Commentary
when do they remember paved paradise Do you want to set up a parking lot? If not, don’t worry. Smart Set in Canada, like everywhere else, is determined to cram people into canyons and caves of cement and asphalt, and the fact that they want a house with a lawn means they need a proper nudge. Prove it.
Even Aaron Udrick of the McDonald’s Laurier Institute just complained “Exclusion zoning, which sees large plots of major cities reserved exclusively for single-family homes, prevents overcrowding and allows the ‘Not My Backyard’ (NIMBY) activity to easily block proposed redevelopment.” increase. … [T]States should flip the script and weaken the veto power of the NIMBY crowd by passing laws limiting exclusive zoning and mandating “crowding by default” except in extenuating circumstances. ” terrible.
One of the strangest aspects of this frenzy is that we’re all environmentalists now. Yet we are determined that trees create novel urban environments. And this approach shares the desperate nature of much of Canada’s public policy today, from deficits to inflation.
“For forward-thinking local politicians, there is an opportunity to build more housing and help communities grow and thrive,” said Udrick.
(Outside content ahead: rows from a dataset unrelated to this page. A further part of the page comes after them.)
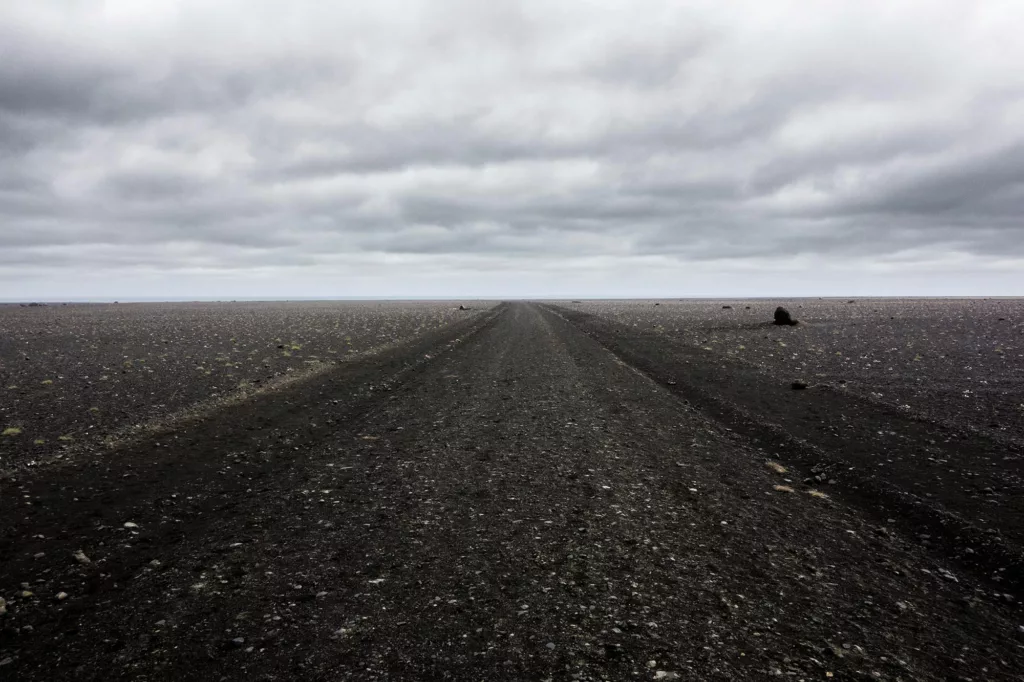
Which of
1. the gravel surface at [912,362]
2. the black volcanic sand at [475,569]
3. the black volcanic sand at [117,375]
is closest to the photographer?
the black volcanic sand at [475,569]

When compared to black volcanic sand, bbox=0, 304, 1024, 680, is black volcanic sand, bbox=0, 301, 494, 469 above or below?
above

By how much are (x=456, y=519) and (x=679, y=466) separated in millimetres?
3811

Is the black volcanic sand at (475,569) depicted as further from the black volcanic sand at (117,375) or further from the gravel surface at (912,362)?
the gravel surface at (912,362)

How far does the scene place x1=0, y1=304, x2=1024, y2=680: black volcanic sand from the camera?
415cm

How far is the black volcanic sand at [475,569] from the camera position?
4152mm

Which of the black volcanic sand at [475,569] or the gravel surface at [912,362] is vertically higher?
the gravel surface at [912,362]

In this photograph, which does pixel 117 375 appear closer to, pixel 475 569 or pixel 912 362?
pixel 475 569

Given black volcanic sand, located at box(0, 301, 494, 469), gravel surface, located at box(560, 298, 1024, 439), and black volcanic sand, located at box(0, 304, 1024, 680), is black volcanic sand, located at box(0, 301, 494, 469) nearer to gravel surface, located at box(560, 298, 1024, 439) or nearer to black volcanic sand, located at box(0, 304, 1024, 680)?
black volcanic sand, located at box(0, 304, 1024, 680)

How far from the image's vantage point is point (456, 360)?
886 inches

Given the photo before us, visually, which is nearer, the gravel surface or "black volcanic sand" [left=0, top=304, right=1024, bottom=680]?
"black volcanic sand" [left=0, top=304, right=1024, bottom=680]

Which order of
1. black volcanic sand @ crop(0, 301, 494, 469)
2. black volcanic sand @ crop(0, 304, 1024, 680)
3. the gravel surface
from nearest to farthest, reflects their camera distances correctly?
black volcanic sand @ crop(0, 304, 1024, 680) → black volcanic sand @ crop(0, 301, 494, 469) → the gravel surface

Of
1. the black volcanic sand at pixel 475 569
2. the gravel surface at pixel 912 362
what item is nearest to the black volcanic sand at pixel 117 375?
the black volcanic sand at pixel 475 569

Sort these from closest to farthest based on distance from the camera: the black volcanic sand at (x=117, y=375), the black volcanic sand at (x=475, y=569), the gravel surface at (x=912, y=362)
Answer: the black volcanic sand at (x=475, y=569), the black volcanic sand at (x=117, y=375), the gravel surface at (x=912, y=362)

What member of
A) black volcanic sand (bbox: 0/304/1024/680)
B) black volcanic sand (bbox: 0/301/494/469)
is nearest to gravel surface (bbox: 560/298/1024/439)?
black volcanic sand (bbox: 0/304/1024/680)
But this distorted vision of prosperity echoes the infamous WEF’s “you own nothing and you will be happy” and “you will be happy if you own more”. How about having nice things and being happy? If money could buy happiness, wouldn’t it?
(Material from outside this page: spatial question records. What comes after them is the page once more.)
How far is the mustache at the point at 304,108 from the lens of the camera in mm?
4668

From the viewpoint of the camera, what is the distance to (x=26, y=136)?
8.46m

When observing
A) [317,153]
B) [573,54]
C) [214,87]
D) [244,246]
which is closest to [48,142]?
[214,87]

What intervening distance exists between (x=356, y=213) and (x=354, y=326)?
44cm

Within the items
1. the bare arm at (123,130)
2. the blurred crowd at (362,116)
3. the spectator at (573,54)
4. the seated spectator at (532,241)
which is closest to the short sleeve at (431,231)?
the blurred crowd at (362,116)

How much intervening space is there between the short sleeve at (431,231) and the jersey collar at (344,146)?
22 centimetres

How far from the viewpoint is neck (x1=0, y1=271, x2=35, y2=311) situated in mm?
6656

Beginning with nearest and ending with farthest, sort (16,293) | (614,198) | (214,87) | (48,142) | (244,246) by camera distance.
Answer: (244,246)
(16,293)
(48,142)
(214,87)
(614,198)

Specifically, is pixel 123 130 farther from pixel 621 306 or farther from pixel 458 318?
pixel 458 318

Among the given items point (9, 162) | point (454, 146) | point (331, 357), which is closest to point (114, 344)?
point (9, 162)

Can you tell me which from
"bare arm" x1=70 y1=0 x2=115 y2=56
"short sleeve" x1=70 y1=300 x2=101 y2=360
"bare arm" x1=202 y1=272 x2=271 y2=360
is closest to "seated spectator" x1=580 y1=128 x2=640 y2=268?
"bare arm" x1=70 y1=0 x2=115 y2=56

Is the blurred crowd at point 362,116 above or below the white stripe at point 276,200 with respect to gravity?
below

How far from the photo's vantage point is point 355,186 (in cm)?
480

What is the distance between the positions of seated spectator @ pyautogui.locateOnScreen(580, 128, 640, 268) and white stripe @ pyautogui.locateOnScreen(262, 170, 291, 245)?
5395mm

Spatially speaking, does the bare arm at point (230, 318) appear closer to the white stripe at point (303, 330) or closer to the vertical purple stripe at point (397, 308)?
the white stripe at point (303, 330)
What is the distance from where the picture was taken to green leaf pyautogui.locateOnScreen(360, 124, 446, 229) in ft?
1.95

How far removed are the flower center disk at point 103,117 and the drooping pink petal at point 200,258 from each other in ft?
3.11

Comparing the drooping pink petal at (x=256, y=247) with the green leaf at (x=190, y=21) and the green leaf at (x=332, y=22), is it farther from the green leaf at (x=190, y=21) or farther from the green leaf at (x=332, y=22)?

When it comes to mass immigration, it’s designed to solve the population crisis without changing our ways. Because even the prolific immigrants who become Canadians will soon experience the same demographic transition and need even more newcomers to fund their social programs. What hope do you have for 300 million if you can’t make them ‘prosperous’?
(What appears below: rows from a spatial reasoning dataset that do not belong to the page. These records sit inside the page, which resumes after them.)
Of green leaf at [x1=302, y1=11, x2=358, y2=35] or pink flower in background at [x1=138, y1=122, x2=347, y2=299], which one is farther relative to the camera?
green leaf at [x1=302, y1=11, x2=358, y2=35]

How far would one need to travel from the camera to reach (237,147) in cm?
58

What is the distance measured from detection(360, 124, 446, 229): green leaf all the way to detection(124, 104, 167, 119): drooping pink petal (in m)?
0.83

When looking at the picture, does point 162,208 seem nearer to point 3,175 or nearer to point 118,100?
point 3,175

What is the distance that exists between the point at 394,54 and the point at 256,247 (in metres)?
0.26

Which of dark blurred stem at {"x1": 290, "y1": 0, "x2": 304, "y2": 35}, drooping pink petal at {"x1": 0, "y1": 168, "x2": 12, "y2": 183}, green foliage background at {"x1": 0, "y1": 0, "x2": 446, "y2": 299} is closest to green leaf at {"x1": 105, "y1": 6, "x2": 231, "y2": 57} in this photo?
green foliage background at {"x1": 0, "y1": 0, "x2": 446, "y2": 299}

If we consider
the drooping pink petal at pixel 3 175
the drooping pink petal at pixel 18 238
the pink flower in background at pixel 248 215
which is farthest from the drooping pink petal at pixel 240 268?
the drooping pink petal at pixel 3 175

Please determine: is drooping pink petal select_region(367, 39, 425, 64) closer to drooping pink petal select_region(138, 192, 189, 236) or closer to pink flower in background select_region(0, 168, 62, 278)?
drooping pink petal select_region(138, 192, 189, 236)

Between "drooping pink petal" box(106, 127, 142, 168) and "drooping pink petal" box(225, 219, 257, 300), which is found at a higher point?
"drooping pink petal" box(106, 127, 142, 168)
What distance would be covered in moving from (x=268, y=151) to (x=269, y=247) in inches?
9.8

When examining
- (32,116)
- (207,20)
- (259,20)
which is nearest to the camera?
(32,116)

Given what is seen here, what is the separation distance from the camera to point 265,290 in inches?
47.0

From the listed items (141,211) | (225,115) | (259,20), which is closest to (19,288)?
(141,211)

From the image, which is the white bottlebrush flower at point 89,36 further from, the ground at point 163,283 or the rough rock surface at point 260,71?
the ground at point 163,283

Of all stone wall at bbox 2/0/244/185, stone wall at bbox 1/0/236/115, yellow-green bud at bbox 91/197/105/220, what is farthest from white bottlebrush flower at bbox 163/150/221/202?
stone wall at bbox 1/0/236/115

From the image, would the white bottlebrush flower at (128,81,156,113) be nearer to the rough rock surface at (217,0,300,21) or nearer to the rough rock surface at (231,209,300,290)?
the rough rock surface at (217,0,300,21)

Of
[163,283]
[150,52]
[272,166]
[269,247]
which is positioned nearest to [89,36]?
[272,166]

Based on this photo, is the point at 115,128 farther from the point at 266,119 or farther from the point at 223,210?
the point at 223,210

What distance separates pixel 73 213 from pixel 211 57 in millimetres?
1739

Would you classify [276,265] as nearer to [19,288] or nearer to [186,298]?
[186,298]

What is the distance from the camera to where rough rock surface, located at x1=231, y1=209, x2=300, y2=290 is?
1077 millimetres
As the son of an immigrant and three grandchildren, I welcome individuals from all over the world to this great land of opportunity and natural beauty. (Except for the minority who see Canada as organized crime, the unorganized kind, or the soft touch of terrorism. Malls, skyscrapers from the ocean to glistening tenements? Is that what immigrants want?
you know it’s not. Remember the tearful character in “It’s a Wonderful Life” who mysteriously proclaims, “I, Giuseppe Martini, I own my own house.” Complete with garden for children, goats and chickens. A dream for Americans and Canadians.
Perhaps goats and chickens are detrops. Or a wolf. But instead of a chemical monoculture lawn, consider allowing some native plants that attract pollinators and grass long enough for crickets and critters to nest. .
Oh wait. you can’t. We dug up the lawn and pushed three houses into the lot. What are plants?
By cramming the human unit into an ergonomic concrete box, “a healthy cycle of competition has begun, with other municipalities looking to join forces or build a future for their families in Canada.” You miss out on the attraction,” Wudrick hopes. But what kind of future? Who but Soviet citizens and people in refugee camps dream of own apartments with small balconies and trash cans in the corridors?
I doubt Densifier public transportation can handle the disastrous Galactic Metropole they envision. Riding a bike everywhere is unrealistic. Especially when it comes to our natural and demographic winter. And the housing price crisis caused by cramming people into cities won’t be solved by cramming more.
Even a crowd of 20-something condos partying above a sea of glittering glass and cement will one day find the social whirlpool restless and crave something more idyllic. If professors and planners like skyscrapers, they are free to live in them. But don’t force it on us.
Here I have to quote Chesterton again. Autonomy does not mean asking “ordinary citizens … many fanciful questions.” “He and his companions should, within reasonable human limits, be masters of their own lives. . . . But in modern England neither men nor women have any influence at all. In the main question, the shaping of the landscape, the creation of a way of life, people are utterly powerless.”
At least there was scenery back then. There are now sidewalks, roads, potholes, and a lunar landscape of stiff, unflattering walls, where the weary antihero of Mickey Spillane’s “My Gun Is Quick” said, “I called it home Headed north to my very own cave in a huge cliff’. Is it really a Canadian dream?
No, that’s why I say it proudly. Don’t you dare pave it and command me to smile.
Views expressed in this article are those of the author and do not necessarily reflect those of The Epoch Times.